TASKS TO CARRY OUT:
[a] Copy from the dehumanization text, word for word, the part that begins at the words "Metaphysically threatening beings are disturbing." and stops after the words "be utterly destroyed.".
[b] Does each statement agree with the dehumanization text? Answer yes or no for each, and quote the deciding words of the text. (i) Carroll's term for what the author calls metaphysically threatening is "cognitively threatening." (ii) The author holds that this sort of persuasion requires a Goebbels. (iii) Carroll's analysis focuses on the monsters of science fiction.

SOURCE TEXT:
»»

We defer to experts because we trust them. Unfortunately, this trust can be misplaced. Although the expert is a person who is supposed to know, this does not entail that they really do know. This is especially problematic when the expert’s testimony is in the service of a dangerous political ideology. Like the physicist who says that our eyes deceive us into thinking that the desk is gapless, those in positions of epistemic authority can tell the rest of us (and often have done so) that although some groups of people might appear to be human, they are not really human. They are subhumans passing as humans. And we are especially prone to accept such things if we are led to believe that mistakenly rejecting them would be a very costly, or even catastrophic error (which is why propagandists typically claim that dehumanized people pose an existential threat). In the present era, this sort of persuasion is most effectively accomplished by political operatives, but it does not require a Goebbels. The putative expert might be a religious leader, a scientist, or even a celebrity. On a more local scale they might be one’s parents, teachers, or respected community members. The common thread is that we grant them the power to define reality for us.

Returning now to my definition of dehumanization, notice that I use the term “creatures” rather than “animals.” This is because, in its most lethal forms, dehumanized people are regarded as monstrous, demonic beings, rather than simply as less-than-human animals. I offer a detailed explanation of how and why this occurs in Making Monsters, where I draw on philosopher Noël Carroll’s analysis of the characteristics that an entity must possess in order to qualify as a monster[7]. Carroll’s analysis focuses on the monsters of horror fiction—what he calls “horrific monsters”—but his analysis is strikingly applicable to people who have been dehumanized as monsters. Dehumanizing rhetoric is, in a sense, a kind of horror fiction.

To be a monster, an entity must satisfy two conditions. One is that it must be physically threatening. The monster must be dangerous and malevolent. As I have already explained, racialized groups that become dehumanized are thought to satisfy this condition. They are seen as criminals, rapists, poisoners, spreaders of disease, pedophiles, terrorists, and so on. The second condition is that the monster must be what I call metaphysically threatening (Carroll uses the term “cognitively threatening”). Metaphysically threatening beings are contradictory entities that violate the natural order in virtue of belonging to two or more mutually exclusive natural kinds simultaneously. Carroll offers some examples:

Demonically possessed characters typically involve the superimposition of two categorically distinct individuals, the possessee and the possessor, the latter is usually a demon who, in turn, is often a categorically transgressive figure (e.g., a goat-god). Stevenson’s most famous monster is two men, Jekyll and Hyde, where Hyde is described as having a simian aspect which makes him appear not quite human. Werewolves mix man and wolf, while shape changers of other sorts compound humans with other species[8].

Metaphysically threatening beings are disturbing. They elicit a distinctive kind of aversive effect, which can be characterized as uncanniness, creepiness, or even horror. And because they are unnatural beings—beings that seem to transgress the natural order—they are viewed as especially menacing. When dealing with monsters, no treatment is too harsh. Mercy and restraint have no place. They must be utterly destroyed.

««

PROVIDED MATERIAL:
»»

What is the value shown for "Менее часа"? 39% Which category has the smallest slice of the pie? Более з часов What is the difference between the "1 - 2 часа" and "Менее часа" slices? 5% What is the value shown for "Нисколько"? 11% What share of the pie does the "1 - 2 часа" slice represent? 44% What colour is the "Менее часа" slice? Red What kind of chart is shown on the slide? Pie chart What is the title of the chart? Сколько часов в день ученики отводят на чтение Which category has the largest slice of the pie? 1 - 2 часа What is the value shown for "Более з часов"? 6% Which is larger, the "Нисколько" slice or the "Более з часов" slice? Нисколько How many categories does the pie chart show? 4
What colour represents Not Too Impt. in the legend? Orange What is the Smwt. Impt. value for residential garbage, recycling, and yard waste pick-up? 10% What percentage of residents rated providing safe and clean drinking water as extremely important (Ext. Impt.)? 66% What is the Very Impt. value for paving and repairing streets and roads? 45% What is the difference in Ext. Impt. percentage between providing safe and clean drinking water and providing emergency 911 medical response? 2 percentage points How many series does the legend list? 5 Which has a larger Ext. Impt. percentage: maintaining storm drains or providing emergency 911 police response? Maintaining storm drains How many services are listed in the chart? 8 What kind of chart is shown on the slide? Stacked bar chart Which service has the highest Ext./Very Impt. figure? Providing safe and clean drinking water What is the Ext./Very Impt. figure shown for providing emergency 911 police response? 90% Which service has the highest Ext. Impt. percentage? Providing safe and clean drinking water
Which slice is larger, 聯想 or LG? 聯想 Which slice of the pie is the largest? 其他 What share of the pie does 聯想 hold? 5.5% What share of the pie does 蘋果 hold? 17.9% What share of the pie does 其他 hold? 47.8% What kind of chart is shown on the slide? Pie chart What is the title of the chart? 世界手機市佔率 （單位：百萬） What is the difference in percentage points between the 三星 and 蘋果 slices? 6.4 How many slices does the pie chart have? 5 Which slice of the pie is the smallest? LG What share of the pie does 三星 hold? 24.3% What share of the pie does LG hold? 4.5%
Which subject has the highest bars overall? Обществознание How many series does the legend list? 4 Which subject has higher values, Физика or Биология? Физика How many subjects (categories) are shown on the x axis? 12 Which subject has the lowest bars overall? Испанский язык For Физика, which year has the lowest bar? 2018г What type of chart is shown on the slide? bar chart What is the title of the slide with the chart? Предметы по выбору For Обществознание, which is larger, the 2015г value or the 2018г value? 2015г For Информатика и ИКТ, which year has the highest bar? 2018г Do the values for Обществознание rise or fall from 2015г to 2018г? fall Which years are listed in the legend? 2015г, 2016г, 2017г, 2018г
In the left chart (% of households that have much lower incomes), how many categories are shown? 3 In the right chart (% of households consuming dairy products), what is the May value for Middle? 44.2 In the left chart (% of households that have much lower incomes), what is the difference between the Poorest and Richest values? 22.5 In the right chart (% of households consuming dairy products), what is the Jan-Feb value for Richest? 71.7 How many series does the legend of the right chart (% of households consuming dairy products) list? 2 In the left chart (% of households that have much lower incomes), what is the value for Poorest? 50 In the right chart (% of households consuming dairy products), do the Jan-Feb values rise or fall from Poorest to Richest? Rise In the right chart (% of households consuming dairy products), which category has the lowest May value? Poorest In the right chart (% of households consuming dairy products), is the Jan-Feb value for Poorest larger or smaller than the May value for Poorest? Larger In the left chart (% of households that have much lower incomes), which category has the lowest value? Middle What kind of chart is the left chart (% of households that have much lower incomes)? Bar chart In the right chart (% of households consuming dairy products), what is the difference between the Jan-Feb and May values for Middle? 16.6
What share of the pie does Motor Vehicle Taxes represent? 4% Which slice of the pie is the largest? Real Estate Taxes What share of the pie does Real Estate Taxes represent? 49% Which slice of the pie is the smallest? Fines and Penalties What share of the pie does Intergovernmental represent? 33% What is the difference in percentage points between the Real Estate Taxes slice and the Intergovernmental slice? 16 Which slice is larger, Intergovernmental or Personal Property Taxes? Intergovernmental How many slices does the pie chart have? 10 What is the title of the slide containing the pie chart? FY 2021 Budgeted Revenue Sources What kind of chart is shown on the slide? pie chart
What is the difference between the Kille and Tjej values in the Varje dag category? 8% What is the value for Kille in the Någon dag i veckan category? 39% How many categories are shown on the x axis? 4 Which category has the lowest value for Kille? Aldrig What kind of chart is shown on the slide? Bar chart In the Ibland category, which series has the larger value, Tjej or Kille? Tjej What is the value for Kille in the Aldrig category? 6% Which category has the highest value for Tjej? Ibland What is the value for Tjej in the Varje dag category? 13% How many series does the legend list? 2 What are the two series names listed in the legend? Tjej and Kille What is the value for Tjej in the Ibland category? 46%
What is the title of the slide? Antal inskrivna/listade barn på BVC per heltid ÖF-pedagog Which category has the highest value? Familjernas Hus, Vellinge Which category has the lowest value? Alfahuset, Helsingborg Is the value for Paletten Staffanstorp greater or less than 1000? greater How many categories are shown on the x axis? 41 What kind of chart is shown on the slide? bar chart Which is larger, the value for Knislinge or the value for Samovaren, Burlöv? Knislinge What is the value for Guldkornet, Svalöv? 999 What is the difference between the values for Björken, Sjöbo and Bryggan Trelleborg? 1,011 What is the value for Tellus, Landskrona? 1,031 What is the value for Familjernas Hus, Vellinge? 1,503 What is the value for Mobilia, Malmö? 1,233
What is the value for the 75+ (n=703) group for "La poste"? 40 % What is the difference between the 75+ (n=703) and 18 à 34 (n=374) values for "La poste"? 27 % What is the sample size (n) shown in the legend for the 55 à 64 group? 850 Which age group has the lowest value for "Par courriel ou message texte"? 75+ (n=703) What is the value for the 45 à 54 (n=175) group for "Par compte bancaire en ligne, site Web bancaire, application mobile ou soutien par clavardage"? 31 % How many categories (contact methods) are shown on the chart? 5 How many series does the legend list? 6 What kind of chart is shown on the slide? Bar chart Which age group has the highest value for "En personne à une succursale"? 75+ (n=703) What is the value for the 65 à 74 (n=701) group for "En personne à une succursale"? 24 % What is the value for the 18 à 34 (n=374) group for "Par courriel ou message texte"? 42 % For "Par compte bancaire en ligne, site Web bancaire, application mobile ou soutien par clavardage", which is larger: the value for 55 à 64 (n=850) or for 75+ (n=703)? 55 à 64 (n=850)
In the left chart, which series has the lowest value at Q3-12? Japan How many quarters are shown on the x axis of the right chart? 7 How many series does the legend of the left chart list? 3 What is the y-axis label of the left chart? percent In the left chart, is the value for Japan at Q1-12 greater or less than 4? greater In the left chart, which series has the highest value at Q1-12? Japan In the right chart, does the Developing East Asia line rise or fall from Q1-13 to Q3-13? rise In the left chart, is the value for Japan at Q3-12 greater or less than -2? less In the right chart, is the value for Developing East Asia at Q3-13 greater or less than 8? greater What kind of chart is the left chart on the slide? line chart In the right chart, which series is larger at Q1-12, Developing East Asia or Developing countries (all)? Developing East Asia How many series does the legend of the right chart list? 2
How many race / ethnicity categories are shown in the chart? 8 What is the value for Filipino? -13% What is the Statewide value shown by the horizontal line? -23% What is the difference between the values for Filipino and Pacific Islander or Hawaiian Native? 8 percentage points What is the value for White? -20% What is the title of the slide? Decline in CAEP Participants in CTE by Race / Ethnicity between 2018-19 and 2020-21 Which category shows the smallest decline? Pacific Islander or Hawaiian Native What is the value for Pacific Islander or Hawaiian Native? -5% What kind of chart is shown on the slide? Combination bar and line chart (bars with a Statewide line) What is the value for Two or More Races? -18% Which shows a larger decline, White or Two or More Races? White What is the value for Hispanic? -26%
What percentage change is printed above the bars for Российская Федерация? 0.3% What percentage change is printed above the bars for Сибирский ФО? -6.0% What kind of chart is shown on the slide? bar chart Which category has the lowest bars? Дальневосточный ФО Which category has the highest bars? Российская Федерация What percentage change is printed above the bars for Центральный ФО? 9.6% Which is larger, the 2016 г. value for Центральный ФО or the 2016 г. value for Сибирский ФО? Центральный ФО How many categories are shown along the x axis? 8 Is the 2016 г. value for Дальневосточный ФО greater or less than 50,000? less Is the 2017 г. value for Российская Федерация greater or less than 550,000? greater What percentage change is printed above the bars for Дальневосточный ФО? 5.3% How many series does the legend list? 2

««

ANSWERS BY TASK:
[a]
Metaphysically threatening beings are disturbing. They elicit a distinctive kind of aversive effect, which can be characterized as uncanniness, creepiness, or even horror. And because they are unnatural beings—beings that seem to transgress the natural order—they are viewed as especially menacing. When dealing with monsters, no treatment is too harsh. Mercy and restraint have no place. They must be utterly destroyed.

[b]
(i) Yes: "(Carroll uses the term “cognitively threatening”)"
(ii) No: "but it does not require a Goebbels"
(iii) No: "Carroll’s analysis focuses on the monsters of horror fiction"